**Work to complete:**
Answer these questions from the text on the deadly sins of mentoring.
1. How many deadly sins of mentoring does the text say it lists?
2. What does the text name as the most common error in mentoring?
3. According to the text, what does setting up regular meetings in the diary lead to?

== Extract to read ==

There is much more to a good mentoring program than simply pairing an experienced manager with a future leader. Here are our seven deadly sins of mentoring, which have the ability to turn any well intentioned mentor/mentee relationship into little more than an occasional coffee and chat between colleagues.
Ignorance
In most organisations which set up a mentoring program, the mentors are picked from a group of volunteer or ‘volunteered’ senior managers or experienced managers. They are given little instruction on what it means to be a mentor and no appraisal of their mentoring skills. They remain largely ignorant of what skills they need to improve to be an effective mentor and of what a genuine mentoring process looks like, sounds like and what it should deliver. The most common error in mentoring is selecting poor mentors and not up-skilling those who have the potential to be good mentors.
Preaching
Directive coaching is a legitimate part of the arsenal of a mentor. However, when that is the only method a mentor uses or it forms the dominant method, the mentee’s ability to grow and be empowered to confront issues which trouble them and make good decisions on their own is severely diminished.
A good mentor will encourage a mentee to research the topics of interest, perhaps directing them where to find help, discuss what they found and think about the topic now, perhaps share an anecdote of their own related to the topic, ask facilitative questions of the mentee and use non-directional coaching techniques supported by an occasional application of directional coaching.
Dormancy
Another key weakness in the setup of an organisational mentoring system is the notion that mentors and mentees should meet regularly, setting up a time in the diary. While this well intentioned in that it strives to ensure there is regular discussion, it leads to the mentee and the mentor not discussing the mentee’s needs at the time of need.

===
== Data to examine ==

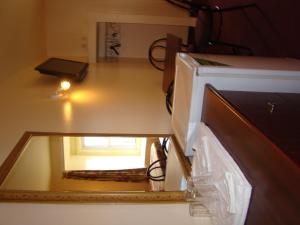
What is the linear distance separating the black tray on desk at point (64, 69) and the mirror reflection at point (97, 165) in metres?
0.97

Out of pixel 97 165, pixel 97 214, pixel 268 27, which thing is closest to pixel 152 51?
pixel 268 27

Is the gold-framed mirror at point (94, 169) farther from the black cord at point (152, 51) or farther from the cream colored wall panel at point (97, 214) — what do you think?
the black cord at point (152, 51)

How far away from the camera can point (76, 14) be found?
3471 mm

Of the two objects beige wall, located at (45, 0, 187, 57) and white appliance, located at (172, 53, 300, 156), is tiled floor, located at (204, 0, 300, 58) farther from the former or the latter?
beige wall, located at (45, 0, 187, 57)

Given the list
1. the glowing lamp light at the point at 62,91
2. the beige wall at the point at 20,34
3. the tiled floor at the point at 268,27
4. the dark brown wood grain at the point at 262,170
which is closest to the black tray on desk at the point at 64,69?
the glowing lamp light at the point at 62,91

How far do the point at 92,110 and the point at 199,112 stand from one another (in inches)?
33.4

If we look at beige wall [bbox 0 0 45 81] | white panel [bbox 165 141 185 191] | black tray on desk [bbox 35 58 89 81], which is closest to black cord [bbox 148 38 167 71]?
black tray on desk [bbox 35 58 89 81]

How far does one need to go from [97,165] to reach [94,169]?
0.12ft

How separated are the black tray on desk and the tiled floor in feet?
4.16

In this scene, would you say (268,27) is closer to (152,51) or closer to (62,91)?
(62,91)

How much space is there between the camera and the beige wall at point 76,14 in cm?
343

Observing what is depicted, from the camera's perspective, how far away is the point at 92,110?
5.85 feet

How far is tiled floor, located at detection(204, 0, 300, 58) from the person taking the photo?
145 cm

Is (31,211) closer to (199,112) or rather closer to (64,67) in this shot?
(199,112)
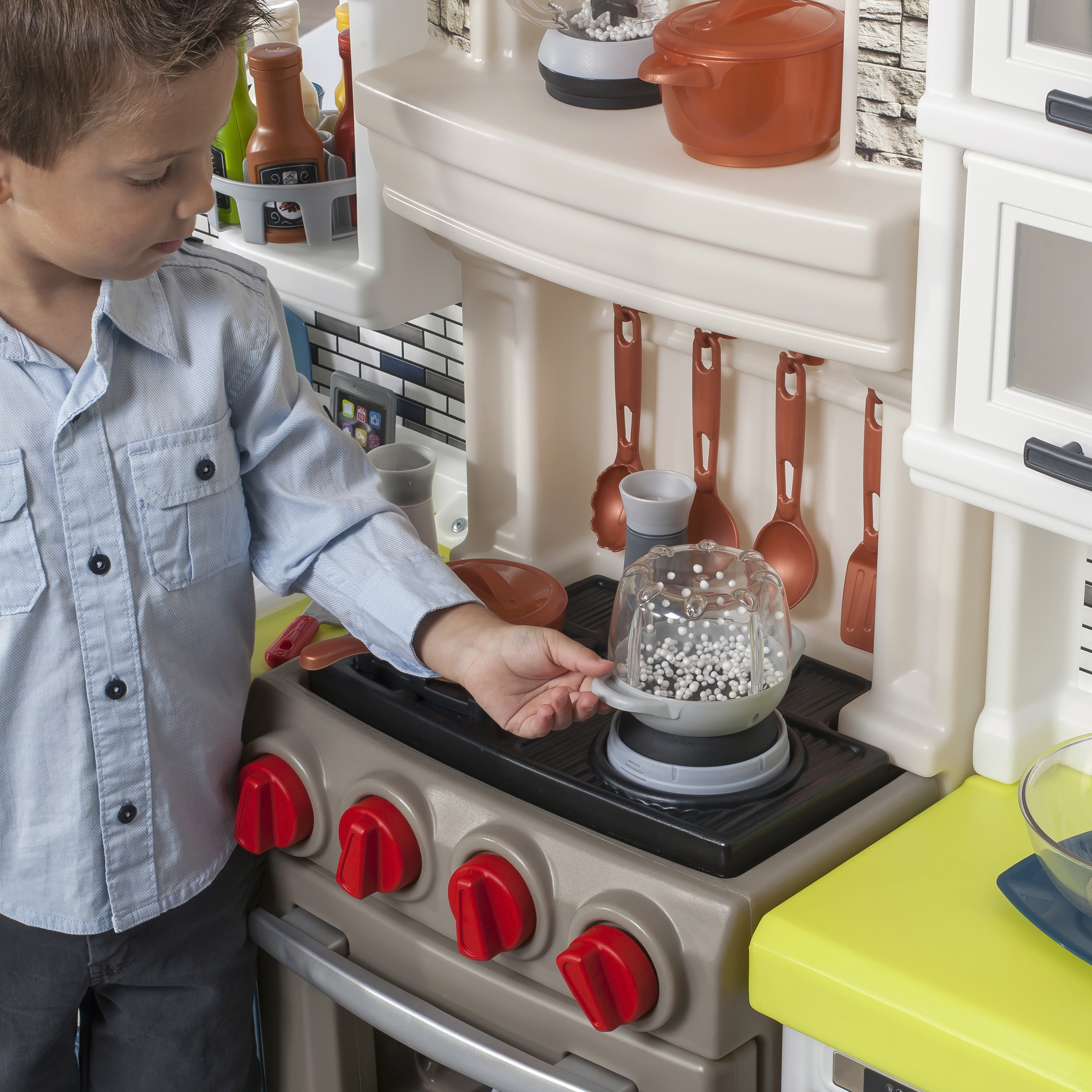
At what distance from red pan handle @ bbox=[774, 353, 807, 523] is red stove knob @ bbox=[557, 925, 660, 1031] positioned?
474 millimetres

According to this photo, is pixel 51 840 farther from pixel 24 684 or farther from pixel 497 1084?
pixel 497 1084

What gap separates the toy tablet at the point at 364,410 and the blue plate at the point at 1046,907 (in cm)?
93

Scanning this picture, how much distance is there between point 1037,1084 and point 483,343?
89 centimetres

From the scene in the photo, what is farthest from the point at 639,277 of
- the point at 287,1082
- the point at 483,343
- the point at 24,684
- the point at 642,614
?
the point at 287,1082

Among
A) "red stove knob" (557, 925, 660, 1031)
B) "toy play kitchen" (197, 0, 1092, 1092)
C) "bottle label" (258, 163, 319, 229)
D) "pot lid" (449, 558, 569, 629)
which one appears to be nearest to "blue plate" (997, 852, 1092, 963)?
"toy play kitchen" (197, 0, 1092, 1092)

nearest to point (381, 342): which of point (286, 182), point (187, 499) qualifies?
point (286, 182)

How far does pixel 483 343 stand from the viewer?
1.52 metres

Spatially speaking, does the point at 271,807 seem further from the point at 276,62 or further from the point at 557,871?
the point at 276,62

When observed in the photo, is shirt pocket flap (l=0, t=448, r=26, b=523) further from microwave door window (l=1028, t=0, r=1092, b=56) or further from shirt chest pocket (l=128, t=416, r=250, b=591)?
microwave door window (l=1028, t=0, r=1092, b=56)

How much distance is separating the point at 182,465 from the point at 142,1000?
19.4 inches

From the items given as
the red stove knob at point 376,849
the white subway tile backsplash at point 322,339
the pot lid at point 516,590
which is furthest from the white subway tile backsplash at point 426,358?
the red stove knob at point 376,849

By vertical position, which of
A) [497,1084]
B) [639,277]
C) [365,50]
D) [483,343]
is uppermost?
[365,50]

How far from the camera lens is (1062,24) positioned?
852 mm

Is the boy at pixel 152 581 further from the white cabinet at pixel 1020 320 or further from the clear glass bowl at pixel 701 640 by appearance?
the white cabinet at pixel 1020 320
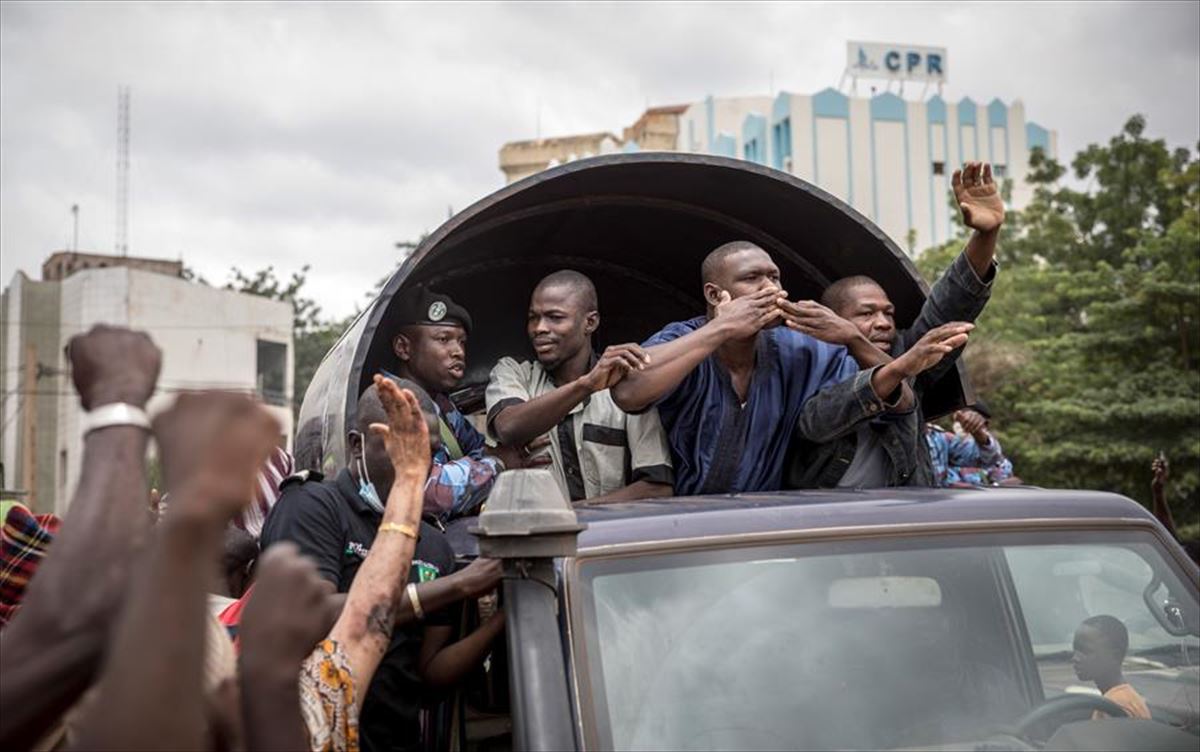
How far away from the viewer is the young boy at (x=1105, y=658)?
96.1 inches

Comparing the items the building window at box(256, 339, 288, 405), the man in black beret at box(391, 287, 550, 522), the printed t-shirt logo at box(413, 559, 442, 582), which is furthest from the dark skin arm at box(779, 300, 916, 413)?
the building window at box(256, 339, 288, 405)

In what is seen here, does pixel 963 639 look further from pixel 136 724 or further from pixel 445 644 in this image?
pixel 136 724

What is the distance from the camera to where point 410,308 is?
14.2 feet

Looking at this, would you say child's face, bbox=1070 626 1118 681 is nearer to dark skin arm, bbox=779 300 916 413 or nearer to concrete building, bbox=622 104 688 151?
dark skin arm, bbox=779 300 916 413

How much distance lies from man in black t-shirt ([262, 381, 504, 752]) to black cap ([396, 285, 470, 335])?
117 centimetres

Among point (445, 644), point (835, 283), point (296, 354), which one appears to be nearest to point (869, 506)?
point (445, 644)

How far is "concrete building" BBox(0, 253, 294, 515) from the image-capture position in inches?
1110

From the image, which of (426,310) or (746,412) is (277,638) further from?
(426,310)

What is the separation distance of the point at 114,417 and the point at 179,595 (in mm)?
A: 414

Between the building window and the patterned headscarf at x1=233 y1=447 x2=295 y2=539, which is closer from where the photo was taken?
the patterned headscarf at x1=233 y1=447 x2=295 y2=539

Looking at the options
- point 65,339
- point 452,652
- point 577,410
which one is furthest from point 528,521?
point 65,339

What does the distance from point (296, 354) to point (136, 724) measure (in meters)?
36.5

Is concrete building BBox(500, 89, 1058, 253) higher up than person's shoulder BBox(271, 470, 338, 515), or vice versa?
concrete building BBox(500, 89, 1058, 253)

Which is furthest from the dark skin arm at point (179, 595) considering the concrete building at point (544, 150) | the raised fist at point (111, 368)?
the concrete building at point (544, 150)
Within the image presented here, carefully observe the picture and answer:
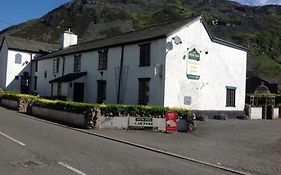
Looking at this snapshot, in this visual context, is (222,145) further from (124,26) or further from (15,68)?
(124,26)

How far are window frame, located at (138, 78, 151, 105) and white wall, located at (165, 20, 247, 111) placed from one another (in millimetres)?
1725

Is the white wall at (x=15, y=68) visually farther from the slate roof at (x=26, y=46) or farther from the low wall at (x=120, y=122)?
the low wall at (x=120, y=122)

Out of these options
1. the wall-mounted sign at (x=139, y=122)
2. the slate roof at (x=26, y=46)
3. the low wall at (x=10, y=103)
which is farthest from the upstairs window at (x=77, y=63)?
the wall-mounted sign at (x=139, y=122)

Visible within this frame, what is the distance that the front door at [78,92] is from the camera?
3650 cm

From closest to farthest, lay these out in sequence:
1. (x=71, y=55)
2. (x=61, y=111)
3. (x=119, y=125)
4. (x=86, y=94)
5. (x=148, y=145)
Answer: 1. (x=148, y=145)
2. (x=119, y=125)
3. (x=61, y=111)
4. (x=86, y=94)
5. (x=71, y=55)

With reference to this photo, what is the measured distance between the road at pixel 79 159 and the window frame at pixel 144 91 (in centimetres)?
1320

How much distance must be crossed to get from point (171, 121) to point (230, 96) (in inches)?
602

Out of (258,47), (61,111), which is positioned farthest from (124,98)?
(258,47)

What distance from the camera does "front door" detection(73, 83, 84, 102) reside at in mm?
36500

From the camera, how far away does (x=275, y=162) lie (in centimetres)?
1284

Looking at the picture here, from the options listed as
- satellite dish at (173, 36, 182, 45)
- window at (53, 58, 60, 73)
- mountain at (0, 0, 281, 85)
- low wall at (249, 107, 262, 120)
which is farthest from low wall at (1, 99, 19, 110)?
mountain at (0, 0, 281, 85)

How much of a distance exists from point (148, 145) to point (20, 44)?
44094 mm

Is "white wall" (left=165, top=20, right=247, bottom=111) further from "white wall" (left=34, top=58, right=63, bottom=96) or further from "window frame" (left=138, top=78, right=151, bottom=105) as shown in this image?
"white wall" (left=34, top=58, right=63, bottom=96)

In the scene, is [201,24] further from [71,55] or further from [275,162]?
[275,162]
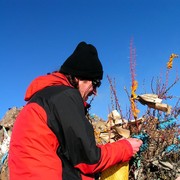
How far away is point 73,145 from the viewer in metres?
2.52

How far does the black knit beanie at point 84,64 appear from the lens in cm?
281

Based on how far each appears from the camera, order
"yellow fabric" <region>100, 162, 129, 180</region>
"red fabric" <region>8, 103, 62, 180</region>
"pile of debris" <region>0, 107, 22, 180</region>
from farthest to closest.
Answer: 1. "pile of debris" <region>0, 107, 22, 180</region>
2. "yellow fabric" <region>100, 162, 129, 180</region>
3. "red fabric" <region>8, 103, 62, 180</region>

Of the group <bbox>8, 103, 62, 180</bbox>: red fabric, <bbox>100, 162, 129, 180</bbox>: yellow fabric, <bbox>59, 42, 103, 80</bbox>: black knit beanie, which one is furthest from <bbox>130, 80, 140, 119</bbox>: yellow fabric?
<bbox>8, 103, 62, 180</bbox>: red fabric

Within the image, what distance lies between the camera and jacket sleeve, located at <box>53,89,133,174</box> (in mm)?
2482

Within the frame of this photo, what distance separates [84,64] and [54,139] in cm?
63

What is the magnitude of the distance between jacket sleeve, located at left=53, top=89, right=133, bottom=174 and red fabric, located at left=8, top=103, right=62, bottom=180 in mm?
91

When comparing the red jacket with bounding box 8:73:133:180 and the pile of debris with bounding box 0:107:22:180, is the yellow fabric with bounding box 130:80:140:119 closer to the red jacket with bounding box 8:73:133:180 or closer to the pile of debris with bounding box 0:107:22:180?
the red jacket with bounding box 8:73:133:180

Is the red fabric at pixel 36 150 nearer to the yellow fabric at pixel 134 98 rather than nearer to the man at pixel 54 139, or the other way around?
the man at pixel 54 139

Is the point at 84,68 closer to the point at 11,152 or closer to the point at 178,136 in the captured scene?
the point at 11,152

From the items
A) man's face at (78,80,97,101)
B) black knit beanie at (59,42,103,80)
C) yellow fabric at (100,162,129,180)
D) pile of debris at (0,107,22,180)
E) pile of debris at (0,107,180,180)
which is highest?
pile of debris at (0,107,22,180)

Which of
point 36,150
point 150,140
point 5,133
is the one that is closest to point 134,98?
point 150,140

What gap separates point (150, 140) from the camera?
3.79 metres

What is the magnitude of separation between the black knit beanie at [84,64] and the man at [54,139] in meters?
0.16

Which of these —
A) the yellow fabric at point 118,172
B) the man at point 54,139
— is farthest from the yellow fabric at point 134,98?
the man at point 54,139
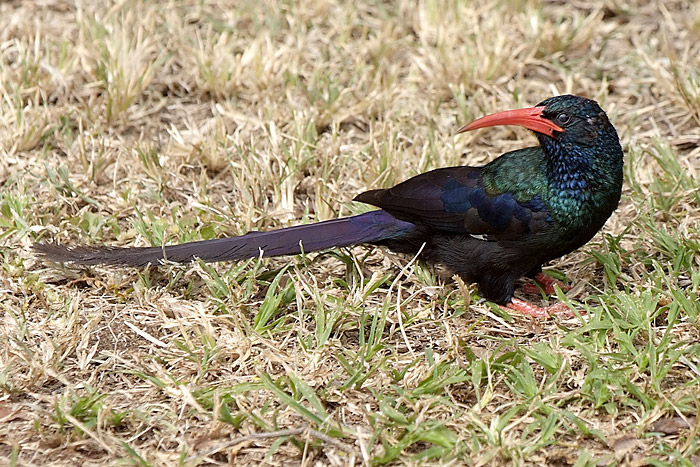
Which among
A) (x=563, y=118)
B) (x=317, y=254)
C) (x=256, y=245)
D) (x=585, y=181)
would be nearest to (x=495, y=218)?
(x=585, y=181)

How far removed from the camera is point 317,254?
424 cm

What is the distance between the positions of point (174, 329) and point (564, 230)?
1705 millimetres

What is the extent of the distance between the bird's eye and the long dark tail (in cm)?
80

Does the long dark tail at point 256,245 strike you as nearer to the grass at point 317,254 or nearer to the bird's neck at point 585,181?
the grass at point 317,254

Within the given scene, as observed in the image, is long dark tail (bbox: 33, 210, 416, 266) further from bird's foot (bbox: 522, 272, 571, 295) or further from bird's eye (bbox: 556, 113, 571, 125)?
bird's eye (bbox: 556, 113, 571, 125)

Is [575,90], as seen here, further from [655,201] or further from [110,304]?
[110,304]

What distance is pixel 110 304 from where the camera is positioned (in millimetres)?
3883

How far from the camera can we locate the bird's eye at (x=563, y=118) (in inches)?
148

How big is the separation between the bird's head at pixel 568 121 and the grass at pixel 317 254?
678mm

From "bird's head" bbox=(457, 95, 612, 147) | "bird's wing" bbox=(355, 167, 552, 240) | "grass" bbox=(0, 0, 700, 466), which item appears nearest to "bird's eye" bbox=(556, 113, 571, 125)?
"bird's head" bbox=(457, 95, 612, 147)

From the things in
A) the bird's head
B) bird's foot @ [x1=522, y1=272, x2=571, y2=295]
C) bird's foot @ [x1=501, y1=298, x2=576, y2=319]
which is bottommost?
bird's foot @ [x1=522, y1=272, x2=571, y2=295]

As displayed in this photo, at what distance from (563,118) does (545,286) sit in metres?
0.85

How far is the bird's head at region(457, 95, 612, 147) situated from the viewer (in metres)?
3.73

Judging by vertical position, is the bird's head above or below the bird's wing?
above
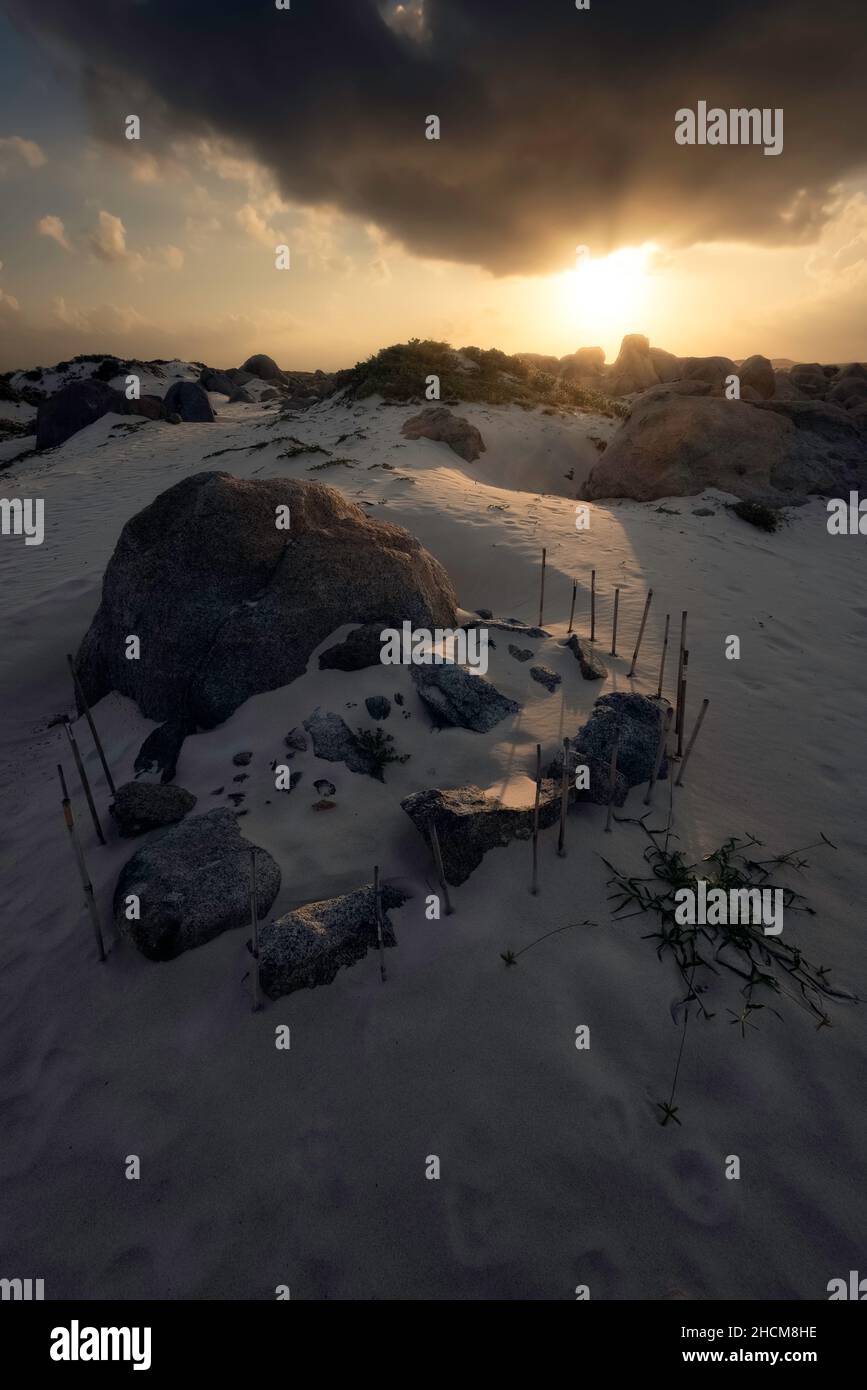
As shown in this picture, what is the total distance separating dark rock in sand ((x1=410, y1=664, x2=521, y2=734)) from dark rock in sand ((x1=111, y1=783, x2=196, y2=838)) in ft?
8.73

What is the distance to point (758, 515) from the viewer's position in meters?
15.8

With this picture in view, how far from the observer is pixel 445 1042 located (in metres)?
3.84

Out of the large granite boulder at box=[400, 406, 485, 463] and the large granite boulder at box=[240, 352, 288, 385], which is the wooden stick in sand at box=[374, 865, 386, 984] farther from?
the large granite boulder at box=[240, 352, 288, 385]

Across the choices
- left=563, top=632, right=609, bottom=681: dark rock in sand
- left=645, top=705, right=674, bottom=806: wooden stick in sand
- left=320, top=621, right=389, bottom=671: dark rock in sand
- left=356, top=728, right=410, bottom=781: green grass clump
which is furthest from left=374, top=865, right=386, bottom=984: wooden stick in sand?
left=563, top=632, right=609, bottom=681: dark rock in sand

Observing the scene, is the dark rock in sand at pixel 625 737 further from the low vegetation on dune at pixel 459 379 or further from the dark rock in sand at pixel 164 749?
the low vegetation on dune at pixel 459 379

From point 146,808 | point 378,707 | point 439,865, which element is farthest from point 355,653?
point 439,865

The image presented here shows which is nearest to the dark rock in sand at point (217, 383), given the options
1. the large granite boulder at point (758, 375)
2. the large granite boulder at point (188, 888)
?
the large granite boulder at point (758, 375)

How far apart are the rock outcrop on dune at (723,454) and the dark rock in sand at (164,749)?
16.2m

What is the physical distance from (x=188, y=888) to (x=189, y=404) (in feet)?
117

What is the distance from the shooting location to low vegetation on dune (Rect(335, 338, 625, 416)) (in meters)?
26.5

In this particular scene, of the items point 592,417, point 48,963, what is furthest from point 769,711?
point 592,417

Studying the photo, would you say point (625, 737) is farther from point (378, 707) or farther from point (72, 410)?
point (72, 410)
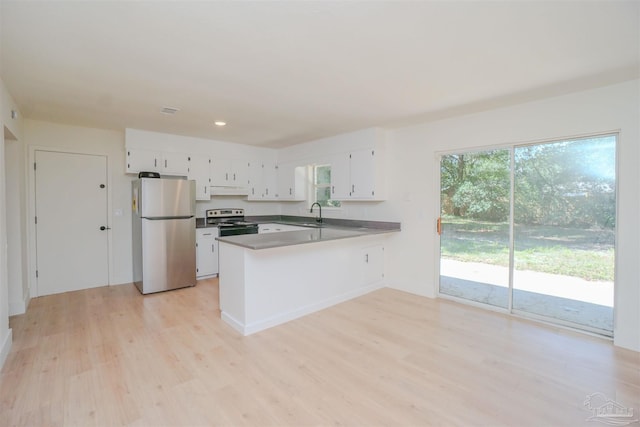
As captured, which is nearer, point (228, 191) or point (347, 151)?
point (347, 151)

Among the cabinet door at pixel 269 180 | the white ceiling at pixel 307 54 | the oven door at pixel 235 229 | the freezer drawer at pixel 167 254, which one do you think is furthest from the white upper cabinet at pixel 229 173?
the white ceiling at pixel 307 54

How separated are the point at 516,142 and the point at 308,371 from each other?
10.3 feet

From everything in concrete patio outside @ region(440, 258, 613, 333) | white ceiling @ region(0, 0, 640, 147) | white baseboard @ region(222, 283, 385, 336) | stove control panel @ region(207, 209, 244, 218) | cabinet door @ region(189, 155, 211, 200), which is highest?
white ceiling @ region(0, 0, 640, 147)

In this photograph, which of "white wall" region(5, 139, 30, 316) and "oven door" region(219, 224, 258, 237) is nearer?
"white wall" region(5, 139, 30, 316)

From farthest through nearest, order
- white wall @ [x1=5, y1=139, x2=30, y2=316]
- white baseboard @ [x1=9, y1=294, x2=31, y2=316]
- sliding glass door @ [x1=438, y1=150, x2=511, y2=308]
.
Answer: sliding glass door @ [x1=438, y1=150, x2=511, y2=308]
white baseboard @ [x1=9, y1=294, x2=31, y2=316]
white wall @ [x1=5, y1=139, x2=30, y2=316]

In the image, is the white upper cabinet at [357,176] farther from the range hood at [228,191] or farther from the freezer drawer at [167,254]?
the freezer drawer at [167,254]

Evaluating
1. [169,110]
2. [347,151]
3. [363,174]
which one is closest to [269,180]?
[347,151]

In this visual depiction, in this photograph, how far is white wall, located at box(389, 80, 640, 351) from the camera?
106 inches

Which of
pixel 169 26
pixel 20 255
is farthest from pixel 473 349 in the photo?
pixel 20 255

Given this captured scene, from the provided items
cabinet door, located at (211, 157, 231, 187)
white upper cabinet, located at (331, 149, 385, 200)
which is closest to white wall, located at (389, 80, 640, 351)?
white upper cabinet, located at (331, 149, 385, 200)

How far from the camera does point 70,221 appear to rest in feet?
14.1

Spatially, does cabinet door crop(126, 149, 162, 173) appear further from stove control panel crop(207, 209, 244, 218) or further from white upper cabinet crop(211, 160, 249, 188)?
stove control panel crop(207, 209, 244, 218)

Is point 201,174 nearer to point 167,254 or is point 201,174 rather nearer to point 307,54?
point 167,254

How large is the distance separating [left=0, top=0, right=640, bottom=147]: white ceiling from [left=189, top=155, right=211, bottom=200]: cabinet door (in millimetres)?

===

**Result:**
1. Seven.
2. Selecting poor mentors and not up-skilling those who have the potential to be good mentors.
3. It leads to the mentee and the mentor not discussing the mentee's needs at the time of need.